# Haken verhakt sich am Grund



## FlSCH (25. August 2009)

Hallo, 

war heute das erste Mal angeln (Spinnfischen mit Blinker am See im Urlaub in Schweden). 
Dabei hatte ich direkt das folgende Problem: 

Hab meinen Köder (Blinker) ausgeworfen und wieder eingeholt. 
Dabei hat sich der Haken (Drilling) beim Einholen irgendwo am Steil abfallenden Rand des Sees verhakt und ich habe ihn nicht wieder losbekommen. Nach 30 Minuten Kampf habe ich dann die Schnur abgeschnitten. 

Dachte das war ein dummer Zufall und habs gleich nochmal an einer anderen Stelle probiert. Es ist dann nach einer Weile wieder passiert. Glücklicherweise habe ich dieses Mal den Haken mit genug Zug befreien können und hatte dann eine Schnecke und ein Blatt dran hängen. 

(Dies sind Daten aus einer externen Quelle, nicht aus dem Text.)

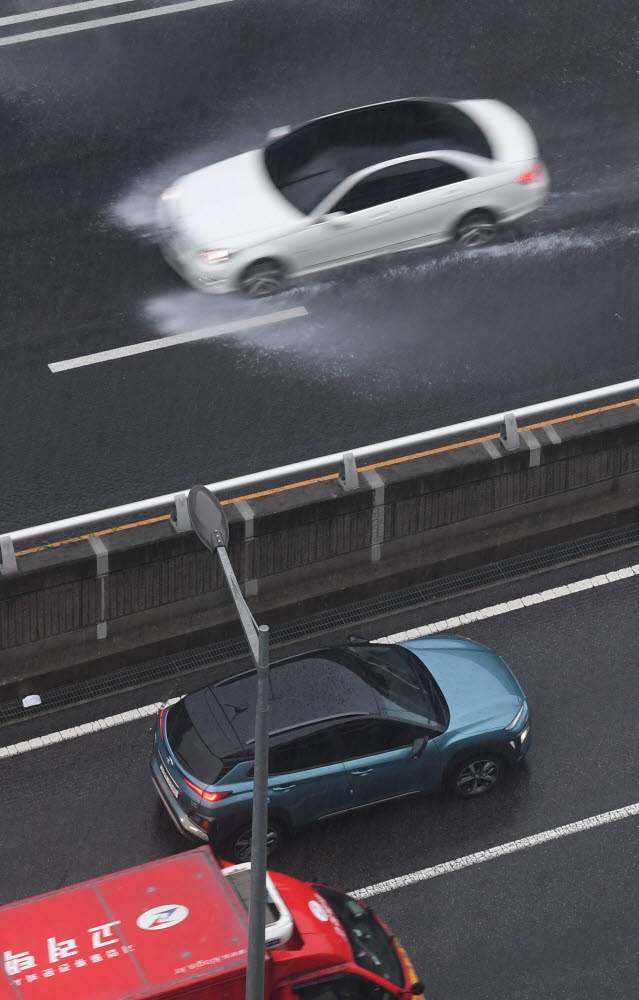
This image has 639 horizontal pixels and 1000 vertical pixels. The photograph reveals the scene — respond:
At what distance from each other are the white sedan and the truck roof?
388 inches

Der See ist sehr felsig und fällt am Rand relativ Steil ab und geht dann bis 60m tief. Wenn ich da vom Rand aus angel ist es ja fast logisch dass sich beim Einholen des Köders der Haken irgendwo an nem Felsen festhakt. 

Morgen wird mein zweiter Tag und ich dachte ich frag euch mal um Rat. 

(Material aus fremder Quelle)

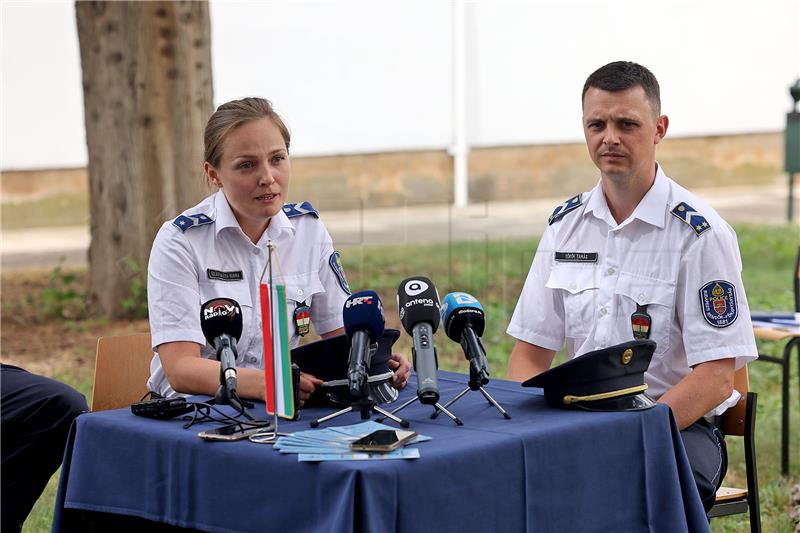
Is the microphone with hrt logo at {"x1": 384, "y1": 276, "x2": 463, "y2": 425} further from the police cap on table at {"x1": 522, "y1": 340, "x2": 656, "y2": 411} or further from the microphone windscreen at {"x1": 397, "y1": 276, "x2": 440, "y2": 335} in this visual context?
the police cap on table at {"x1": 522, "y1": 340, "x2": 656, "y2": 411}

Bei meinem dritten Versuch habe ich einen einfachen Haken verwendet und einen Wurm daran befestigt. Es hat auch ein Fisch angebissen. Leider war ich zu langsam und er hat den Wurm vom Haken gezogen.

Vielen Dank.


----------



## Backfire (25. August 2009)

*AW: Haken verhakt sich am Grund*

tja, was soll man da sagen? sowas passiert halt. versuch halt in dem gebiet wo du die hänger hattest den blinker vom grund wegzuhalten. rutenspitze hoch und schneller kurbeln.


----------



## Matt Hayes (25. August 2009)

*AW: Haken verhakt sich am Grund*

Genau.
Oder du benutzt einfach einen Wobbler,der sinkt nicht.
Benutzt du geflochtene Schnur?
Wenn nicht,würde ich es dir gerade bei Spinnfischen raten. Damit kannst du sehr gut und deutlich spüren wenn dein Köder am Boden ankommt und du spürst fast jede Unebenheit am Grund. So kannst du dann ein mehr oder weniger "sauberes" Gebiet finden.

MfG


----------



## SC-Fischer (27. August 2009)

*AW: Haken verhakt sich am Grund*

sowas passiert!...wenn ich für jeden Hänger 1 Euro bekommen würde.....dann wäre ich jetzt nicht mehr hier,sondern woanders!


----------



## FlSCH (27. August 2009)

*AW: Haken verhakt sich am Grund*

Vielen Dank für eure Anworten. Bin also nicht der einzige dem das passiert  

Bevor ich mein ganzes Equipment verliere habe ich gestern nur mit Pose + Wurm geangelt. Heute dann auch ein wenig Spinnfischen vom Boot aus betrieben. 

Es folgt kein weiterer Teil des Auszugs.